CHAPTER XIV.
IN SOCIETY.

“Ah! Then was it all spring weather?
Nay, but we were young and together.”

“Society is now one polished horde
Formed of two mighty tribes, the Bores and Bored.”

One day at Durrus was very like another. By the time I had been there three weeks or a month, the days stretched out behind me into indefinite length, separating me more and more from my past life.

Looking back to that time, it seems to resolve itself into one long tête-à-tête with Willy. Quiet rides with him through the damp brown woods, or now and then a day with the Moycullen hounds; drives to return the visits of such of the natives as had called upon me; walks across the turf bog to where the old graveyard hangs over the sea, to watch the sun drop below the horizon. “Bound for America,” says Willy. “I wonder if you’d like to be going back with him?” I had no doubts in my own mind on the subject, though I did not feel called upon to say so to him. I was now quite certain that, in spite of various drawbacks, I enjoyed my life at Durrus very much.

I have said that I had had callers. After the O’Neills, among the first to come and see me were Mrs. Jackson-Croly and her daughters, and the Burkes, whose acquaintance I had already made.

These ladies all made their appearance on the same afternoon; but before the Burkes arrived I had an undiluted quarter of an hour of the Jackson-Crolys, during which time the magnificence of Mrs. Croly’s manner was only equalled by the fashionable languor of her daughters’. I naturally tried to talk to them of such local subjects as I knew anything about, but found that the meanest topic on which they would consent to converse was Dublin Castle, and the affability displayed to them by the lord-lieutenant—“left’nant,” they pronounced it—during the past season. With these lofty themes I was quite unfitted to grapple, and had sunk into a subordinate place in the conversation when the Miss Burkes were announced.

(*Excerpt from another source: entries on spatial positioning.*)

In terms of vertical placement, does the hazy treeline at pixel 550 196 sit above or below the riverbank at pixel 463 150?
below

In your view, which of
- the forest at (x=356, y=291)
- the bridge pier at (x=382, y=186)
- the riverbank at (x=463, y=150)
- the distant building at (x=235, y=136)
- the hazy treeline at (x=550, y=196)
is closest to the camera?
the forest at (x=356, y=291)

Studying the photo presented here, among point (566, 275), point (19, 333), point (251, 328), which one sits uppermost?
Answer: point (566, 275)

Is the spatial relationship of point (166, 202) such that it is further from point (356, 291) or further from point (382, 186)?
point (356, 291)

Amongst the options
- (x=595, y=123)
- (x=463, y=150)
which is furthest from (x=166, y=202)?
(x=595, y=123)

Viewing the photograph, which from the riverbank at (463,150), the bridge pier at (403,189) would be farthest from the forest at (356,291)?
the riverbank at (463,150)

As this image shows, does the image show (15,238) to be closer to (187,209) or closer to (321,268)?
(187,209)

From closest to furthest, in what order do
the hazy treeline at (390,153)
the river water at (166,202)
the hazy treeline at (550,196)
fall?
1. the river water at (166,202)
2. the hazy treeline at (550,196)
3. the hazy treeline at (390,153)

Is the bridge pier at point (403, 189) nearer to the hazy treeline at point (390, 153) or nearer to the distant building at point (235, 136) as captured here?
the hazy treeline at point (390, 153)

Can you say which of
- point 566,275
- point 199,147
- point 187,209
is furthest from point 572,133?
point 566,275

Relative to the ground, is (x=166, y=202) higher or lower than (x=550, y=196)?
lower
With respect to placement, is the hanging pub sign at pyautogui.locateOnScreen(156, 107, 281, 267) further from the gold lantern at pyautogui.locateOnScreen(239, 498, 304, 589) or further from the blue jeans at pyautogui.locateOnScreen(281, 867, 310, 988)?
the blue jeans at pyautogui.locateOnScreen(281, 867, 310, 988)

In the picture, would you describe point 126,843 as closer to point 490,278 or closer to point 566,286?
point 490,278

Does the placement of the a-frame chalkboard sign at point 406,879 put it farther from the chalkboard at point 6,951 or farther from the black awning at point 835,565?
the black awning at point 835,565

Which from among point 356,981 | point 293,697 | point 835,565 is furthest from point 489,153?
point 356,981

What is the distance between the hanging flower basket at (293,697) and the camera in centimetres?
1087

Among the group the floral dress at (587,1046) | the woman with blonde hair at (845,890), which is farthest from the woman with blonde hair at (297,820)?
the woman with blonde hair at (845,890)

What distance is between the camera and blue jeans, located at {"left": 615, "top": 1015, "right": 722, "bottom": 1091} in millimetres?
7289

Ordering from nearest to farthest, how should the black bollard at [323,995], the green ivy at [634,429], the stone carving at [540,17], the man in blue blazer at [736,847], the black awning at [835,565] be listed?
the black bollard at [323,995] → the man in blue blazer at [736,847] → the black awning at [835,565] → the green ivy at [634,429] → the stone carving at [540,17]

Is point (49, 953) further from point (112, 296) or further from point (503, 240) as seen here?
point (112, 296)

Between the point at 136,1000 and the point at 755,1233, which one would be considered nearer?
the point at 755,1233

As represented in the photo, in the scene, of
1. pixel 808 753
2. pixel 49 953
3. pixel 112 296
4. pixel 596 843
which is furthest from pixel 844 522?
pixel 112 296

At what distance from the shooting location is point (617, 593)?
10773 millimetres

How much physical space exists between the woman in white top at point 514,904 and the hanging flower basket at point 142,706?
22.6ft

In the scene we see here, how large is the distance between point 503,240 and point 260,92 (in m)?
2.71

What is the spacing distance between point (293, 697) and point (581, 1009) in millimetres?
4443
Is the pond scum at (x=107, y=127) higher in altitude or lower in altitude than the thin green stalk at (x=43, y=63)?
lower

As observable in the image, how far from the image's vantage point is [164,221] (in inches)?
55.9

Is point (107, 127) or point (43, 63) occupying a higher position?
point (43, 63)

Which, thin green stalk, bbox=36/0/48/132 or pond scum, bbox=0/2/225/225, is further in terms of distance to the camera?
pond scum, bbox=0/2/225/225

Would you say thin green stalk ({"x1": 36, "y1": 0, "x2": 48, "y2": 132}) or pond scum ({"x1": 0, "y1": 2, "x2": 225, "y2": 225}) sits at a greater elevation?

They were both exceedingly cordial and friendly, and Miss Mimi began almost immediately to rally me with ponderous facetiousness on my exploits on the day of the hunt.

“Oh, Miss Sarsfield! what’s this we hear about you and Mr. O’Neill? Springing away through the country after the fox, and leaving poor Willy in the ditch! Oh, fie!”

I feel that it is hopeless to convey any adequate idea of Miss Mimi’s voice by any system of spelling; but the fact that in her vocabulary “fie,” was pronounced “foy,” may serve as some indication of her manner of speech.